§ **Texto**
/---

O Facebook está lutando contra sua crise mais grave desde o escândalo da Cambridge Analytica, depois que uma denunciante acusou a empresa de colocar "o lucro acima da segurança" e revelou seu funcionamento interno em milhares de páginas de memorandos vazados.

Os documentos foram divulgados aos órgãos reguladores dos Estados Unidos e fornecidos ao Congresso de forma editada pelo advogado de Frances Haugen. Um consórcio de organizações de notícias, incluindo o Financial Times, obteve as versões revisadas recebidas pelo Congresso.

No início deste mês, Haugen testemunhou no Congresso que a empresa de rede social não faz o suficiente para garantir a segurança de seus 2,9 bilhões de usuários, minimiza os danos que pode causar à sociedade e enganou repetidamente os investidores e o público. O Wall Street Journal também publicou uma série de artigos chamados Facebook Files (Arquivos do Facebook).

Frances Haugen, ex-funcionária do Facebook - Matt McClain, 5.out.2021/Reuters

Aqui estão quatro revelações surpreendentes que os documentos contêm:

O Facebook tem um grande problema de linguagem

Logo do Facebook - Chris Delmas - 22.out.2021/AFP

O Facebook é frequentemente acusado de não moderar o discurso de ódio em seus sites em inglês, mas o problema é muito pior em países que falam outras línguas, mesmo depois que a companhia prometeu investir mais, após ser acusada de facilitar com sua atuação o genocídio em Mianmar em 2017.

Um documento de 2021 alertou sobre o número muito baixo de moderadores de conteúdo em dialetos árabes falados na Arábia Saudita, no Iêmen e na Líbia. Outro estudo do Afeganistão, onde o Facebook tem 5 milhões de usuários, descobriu que até as páginas que explicam como denunciar o discurso de ódio foram traduzidas incorretamente.

As falhas ocorreram apesar de a própria pesquisa do Facebook ter marcado alguns países como de "alto risco" por causa de sua paisagem política frágil e a frequência do discurso de ódio.

De acordo com um documento, a empresa alocou 87% de seu orçamento para desenvolver algoritmos de detecção de desinformação nos Estados Unidos em 2020, contra 13% no resto do mundo. Haugen disse que o Facebook deveria ser transparente quanto aos recursos de que dispõe por país e idioma.

O Facebook muitas vezes não entende como seus algoritmos funcionam

Vários documentos mostram o Facebook confuso com seus próprios algoritmos.
Um memorando de setembro de 2019 revelou que os homens recebiam 64% mais posts políticos do que as mulheres em "quase todos os países", com a questão sendo particularmente extensa nos países africanos e asiáticos.

\---

§ **Dados fornecidos**

/---

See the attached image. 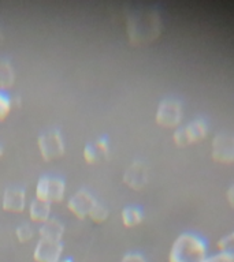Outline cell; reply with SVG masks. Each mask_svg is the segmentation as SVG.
Instances as JSON below:
<instances>
[{
  "mask_svg": "<svg viewBox=\"0 0 234 262\" xmlns=\"http://www.w3.org/2000/svg\"><path fill=\"white\" fill-rule=\"evenodd\" d=\"M57 262H73V259H70V258H62Z\"/></svg>",
  "mask_w": 234,
  "mask_h": 262,
  "instance_id": "cell-25",
  "label": "cell"
},
{
  "mask_svg": "<svg viewBox=\"0 0 234 262\" xmlns=\"http://www.w3.org/2000/svg\"><path fill=\"white\" fill-rule=\"evenodd\" d=\"M226 201H227V204L231 209H234V183L230 186L227 190H226V195H225Z\"/></svg>",
  "mask_w": 234,
  "mask_h": 262,
  "instance_id": "cell-24",
  "label": "cell"
},
{
  "mask_svg": "<svg viewBox=\"0 0 234 262\" xmlns=\"http://www.w3.org/2000/svg\"><path fill=\"white\" fill-rule=\"evenodd\" d=\"M93 146L96 147L98 153H102L104 156L108 155V151H110V142L107 138H98L94 141Z\"/></svg>",
  "mask_w": 234,
  "mask_h": 262,
  "instance_id": "cell-22",
  "label": "cell"
},
{
  "mask_svg": "<svg viewBox=\"0 0 234 262\" xmlns=\"http://www.w3.org/2000/svg\"><path fill=\"white\" fill-rule=\"evenodd\" d=\"M121 262H149L144 254L139 251H130V253L125 254L121 259Z\"/></svg>",
  "mask_w": 234,
  "mask_h": 262,
  "instance_id": "cell-21",
  "label": "cell"
},
{
  "mask_svg": "<svg viewBox=\"0 0 234 262\" xmlns=\"http://www.w3.org/2000/svg\"><path fill=\"white\" fill-rule=\"evenodd\" d=\"M15 235L21 243H28L34 237V228L29 223H22L16 227Z\"/></svg>",
  "mask_w": 234,
  "mask_h": 262,
  "instance_id": "cell-17",
  "label": "cell"
},
{
  "mask_svg": "<svg viewBox=\"0 0 234 262\" xmlns=\"http://www.w3.org/2000/svg\"><path fill=\"white\" fill-rule=\"evenodd\" d=\"M123 183L131 190H135V191L143 190L148 183L147 165L140 160H134L123 173Z\"/></svg>",
  "mask_w": 234,
  "mask_h": 262,
  "instance_id": "cell-10",
  "label": "cell"
},
{
  "mask_svg": "<svg viewBox=\"0 0 234 262\" xmlns=\"http://www.w3.org/2000/svg\"><path fill=\"white\" fill-rule=\"evenodd\" d=\"M208 133L209 126L207 120L197 118L174 130L172 141L178 147H188L204 141Z\"/></svg>",
  "mask_w": 234,
  "mask_h": 262,
  "instance_id": "cell-3",
  "label": "cell"
},
{
  "mask_svg": "<svg viewBox=\"0 0 234 262\" xmlns=\"http://www.w3.org/2000/svg\"><path fill=\"white\" fill-rule=\"evenodd\" d=\"M2 156H3V147L0 145V159H2Z\"/></svg>",
  "mask_w": 234,
  "mask_h": 262,
  "instance_id": "cell-26",
  "label": "cell"
},
{
  "mask_svg": "<svg viewBox=\"0 0 234 262\" xmlns=\"http://www.w3.org/2000/svg\"><path fill=\"white\" fill-rule=\"evenodd\" d=\"M29 219L33 223H45L51 219V204L34 198L29 204Z\"/></svg>",
  "mask_w": 234,
  "mask_h": 262,
  "instance_id": "cell-13",
  "label": "cell"
},
{
  "mask_svg": "<svg viewBox=\"0 0 234 262\" xmlns=\"http://www.w3.org/2000/svg\"><path fill=\"white\" fill-rule=\"evenodd\" d=\"M209 257L208 246L204 237L186 231L172 242L168 251V262H205Z\"/></svg>",
  "mask_w": 234,
  "mask_h": 262,
  "instance_id": "cell-2",
  "label": "cell"
},
{
  "mask_svg": "<svg viewBox=\"0 0 234 262\" xmlns=\"http://www.w3.org/2000/svg\"><path fill=\"white\" fill-rule=\"evenodd\" d=\"M15 73L12 69L11 61L4 57H0V92H6L14 85Z\"/></svg>",
  "mask_w": 234,
  "mask_h": 262,
  "instance_id": "cell-15",
  "label": "cell"
},
{
  "mask_svg": "<svg viewBox=\"0 0 234 262\" xmlns=\"http://www.w3.org/2000/svg\"><path fill=\"white\" fill-rule=\"evenodd\" d=\"M2 208L6 212H24L25 208H26V192H25L24 188L15 187V186L6 188L3 198H2Z\"/></svg>",
  "mask_w": 234,
  "mask_h": 262,
  "instance_id": "cell-11",
  "label": "cell"
},
{
  "mask_svg": "<svg viewBox=\"0 0 234 262\" xmlns=\"http://www.w3.org/2000/svg\"><path fill=\"white\" fill-rule=\"evenodd\" d=\"M62 253H63L62 242L38 239L33 251V259L34 262H57L62 259Z\"/></svg>",
  "mask_w": 234,
  "mask_h": 262,
  "instance_id": "cell-9",
  "label": "cell"
},
{
  "mask_svg": "<svg viewBox=\"0 0 234 262\" xmlns=\"http://www.w3.org/2000/svg\"><path fill=\"white\" fill-rule=\"evenodd\" d=\"M108 214H110L108 209L98 201L96 205L92 208V210H90L89 217L94 221V223H99V224H100V223H104V221L108 219Z\"/></svg>",
  "mask_w": 234,
  "mask_h": 262,
  "instance_id": "cell-18",
  "label": "cell"
},
{
  "mask_svg": "<svg viewBox=\"0 0 234 262\" xmlns=\"http://www.w3.org/2000/svg\"><path fill=\"white\" fill-rule=\"evenodd\" d=\"M205 262H233L230 258L225 257L223 254L221 253H215V254H211L208 258H207V261Z\"/></svg>",
  "mask_w": 234,
  "mask_h": 262,
  "instance_id": "cell-23",
  "label": "cell"
},
{
  "mask_svg": "<svg viewBox=\"0 0 234 262\" xmlns=\"http://www.w3.org/2000/svg\"><path fill=\"white\" fill-rule=\"evenodd\" d=\"M38 150L45 161H53L65 155L66 146L59 130L44 131L38 137Z\"/></svg>",
  "mask_w": 234,
  "mask_h": 262,
  "instance_id": "cell-7",
  "label": "cell"
},
{
  "mask_svg": "<svg viewBox=\"0 0 234 262\" xmlns=\"http://www.w3.org/2000/svg\"><path fill=\"white\" fill-rule=\"evenodd\" d=\"M211 159L222 165L234 164V133L219 131L211 141Z\"/></svg>",
  "mask_w": 234,
  "mask_h": 262,
  "instance_id": "cell-5",
  "label": "cell"
},
{
  "mask_svg": "<svg viewBox=\"0 0 234 262\" xmlns=\"http://www.w3.org/2000/svg\"><path fill=\"white\" fill-rule=\"evenodd\" d=\"M66 182L59 176H41L36 184V198L48 204L61 202L65 198Z\"/></svg>",
  "mask_w": 234,
  "mask_h": 262,
  "instance_id": "cell-6",
  "label": "cell"
},
{
  "mask_svg": "<svg viewBox=\"0 0 234 262\" xmlns=\"http://www.w3.org/2000/svg\"><path fill=\"white\" fill-rule=\"evenodd\" d=\"M0 42H2V32H0Z\"/></svg>",
  "mask_w": 234,
  "mask_h": 262,
  "instance_id": "cell-27",
  "label": "cell"
},
{
  "mask_svg": "<svg viewBox=\"0 0 234 262\" xmlns=\"http://www.w3.org/2000/svg\"><path fill=\"white\" fill-rule=\"evenodd\" d=\"M12 98L7 92H0V122H3L11 112Z\"/></svg>",
  "mask_w": 234,
  "mask_h": 262,
  "instance_id": "cell-19",
  "label": "cell"
},
{
  "mask_svg": "<svg viewBox=\"0 0 234 262\" xmlns=\"http://www.w3.org/2000/svg\"><path fill=\"white\" fill-rule=\"evenodd\" d=\"M162 16L152 7H139L131 11L127 19L129 38L134 45L149 44L160 36Z\"/></svg>",
  "mask_w": 234,
  "mask_h": 262,
  "instance_id": "cell-1",
  "label": "cell"
},
{
  "mask_svg": "<svg viewBox=\"0 0 234 262\" xmlns=\"http://www.w3.org/2000/svg\"><path fill=\"white\" fill-rule=\"evenodd\" d=\"M217 247L218 253L223 254L225 257L230 258L234 262V231L219 237Z\"/></svg>",
  "mask_w": 234,
  "mask_h": 262,
  "instance_id": "cell-16",
  "label": "cell"
},
{
  "mask_svg": "<svg viewBox=\"0 0 234 262\" xmlns=\"http://www.w3.org/2000/svg\"><path fill=\"white\" fill-rule=\"evenodd\" d=\"M121 220L126 228H134L144 220V212L139 206H126L121 212Z\"/></svg>",
  "mask_w": 234,
  "mask_h": 262,
  "instance_id": "cell-14",
  "label": "cell"
},
{
  "mask_svg": "<svg viewBox=\"0 0 234 262\" xmlns=\"http://www.w3.org/2000/svg\"><path fill=\"white\" fill-rule=\"evenodd\" d=\"M155 120L163 128L177 130L178 127L182 126V120H184L182 102L174 97L163 98L156 108Z\"/></svg>",
  "mask_w": 234,
  "mask_h": 262,
  "instance_id": "cell-4",
  "label": "cell"
},
{
  "mask_svg": "<svg viewBox=\"0 0 234 262\" xmlns=\"http://www.w3.org/2000/svg\"><path fill=\"white\" fill-rule=\"evenodd\" d=\"M65 232V227L57 219H49L41 224L38 228V236L40 239H47V241L62 242V236Z\"/></svg>",
  "mask_w": 234,
  "mask_h": 262,
  "instance_id": "cell-12",
  "label": "cell"
},
{
  "mask_svg": "<svg viewBox=\"0 0 234 262\" xmlns=\"http://www.w3.org/2000/svg\"><path fill=\"white\" fill-rule=\"evenodd\" d=\"M82 156H84V160H85V163L88 164H93L96 160H98V150H96V147L92 145V143H88L84 147V150H82Z\"/></svg>",
  "mask_w": 234,
  "mask_h": 262,
  "instance_id": "cell-20",
  "label": "cell"
},
{
  "mask_svg": "<svg viewBox=\"0 0 234 262\" xmlns=\"http://www.w3.org/2000/svg\"><path fill=\"white\" fill-rule=\"evenodd\" d=\"M96 202L98 200L92 195V192L88 191L86 188H80L77 192H74L73 195L70 196V200L67 201V208L74 216L84 220L86 217H89L90 210L96 205Z\"/></svg>",
  "mask_w": 234,
  "mask_h": 262,
  "instance_id": "cell-8",
  "label": "cell"
}]
</instances>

\---

§ **Instruções do exercício**
Reproduza fielmente o trecho do texto sobre o Facebook que começa em "As falhas ocorreram" e termina em "africanos e asiáticos.". As entradas constituem um material à parte, independente do texto sobre o Facebook.

§ **A solução**
As falhas ocorreram apesar de a própria pesquisa do Facebook ter marcado alguns países como de "alto risco" por causa de sua paisagem política frágil e a frequência do discurso de ódio.

De acordo com um documento, a empresa alocou 87% de seu orçamento para desenvolver algoritmos de detecção de desinformação nos Estados Unidos em 2020, contra 13% no resto do mundo. Haugen disse que o Facebook deveria ser transparente quanto aos recursos de que dispõe por país e idioma.

O Facebook muitas vezes não entende como seus algoritmos funcionam

Vários documentos mostram o Facebook confuso com seus próprios algoritmos.
Um memorando de setembro de 2019 revelou que os homens recebiam 64% mais posts políticos do que as mulheres em "quase todos os países", com a questão sendo particularmente extensa nos países africanos e asiáticos.